Self-administration behavior

Rats in both cocaine and water self-administration groups showed no significant difference in reinforced nosepokes from day 1 to day 6 of training (Mann–Whitney U test; p > 0.05). A significant difference in reinforced nosepokes was observed between groups from day 7 to day 10 (Mann–Whitney U test; p < 0.05; Fig. 1B). The total reinforced nosepokes (from day 1 to day 10) did not differ significantly between groups (Mann–Whitney U test; z-value = 0.64; p > 0.05). Moreover, the LMER model demonstrated a significant positive linear trend (t value = 2.34; p = 0.02) in normalized reinforced nosepokes across 10 d in the cocaine group, contrasting with a significant negative linear trend for the water group (t value = −4.85; p < 0.001; Fig. 1C).
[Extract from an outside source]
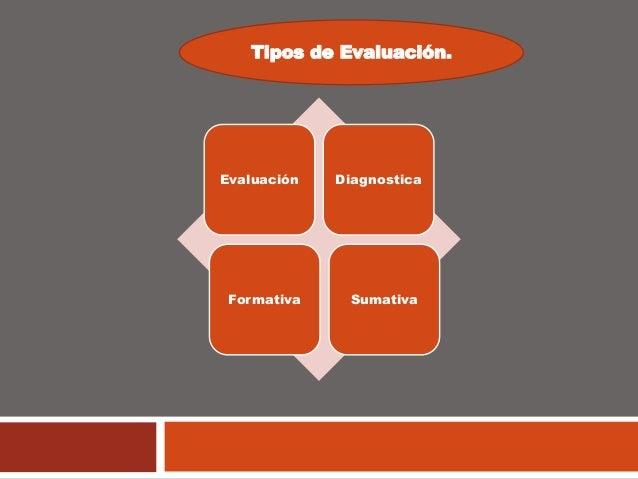 Evaluación Diagnostica Formativa Sumativa Tipos de Evaluación.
Consequently, the escalation value for reinforced nosepokes between days 1–6 (no group differences) and days 7–10 (significant group differences) was significantly greater for the cocaine self-administration group than that for water self-administration controls (two-sample t test; t value = 3.65; p = 0.004; Fig. 1D).

Functional connectivity changes following cocaine self-administration and abstinence

Using gICA, we derived functional components from all subjects (n = 12) at baseline. Twelve functional components were identified (Extended Data Fig. 3). Specifically, nine functional components were further classified by the anatomical region corresponding to their peak significance in the one-sample t test of dual regression (Extended Data Fig. 3; Beckmann et al., 2009) due to their prevalent interest in addiction and brain network literature (Seeley et al., 2007; Buckner et al., 2008; Hutchison et al., 2010; Becerra et al., 2011; Gozzi and Schwarz, 2016; Hsu et al., 2016; Tsai et al., 2020; Lee et al., 2021; Mandino et al., 2022; Oyarzabal et al., 2022; Chao et al., 2023; Menon et al., 2023). These regions include the following: anterior insula (AI) and nucleus accumbens (NAc) of the SN; cingulate cortex (Cg), retrosplenial cortex (RSC), and posterior parietal cortex (PPC) of the DMN; primary motor cortex (M1), anterior primary somatosensory cortex (aS1), and posterior S1 (pS1) of the LCN; and caudate–putamen (CPu; Lobo and Nestler, 2011; Yager et al., 2015). These data-driven regions of interest were used for subsequent analysis (Fig. 2A).

Figure 2.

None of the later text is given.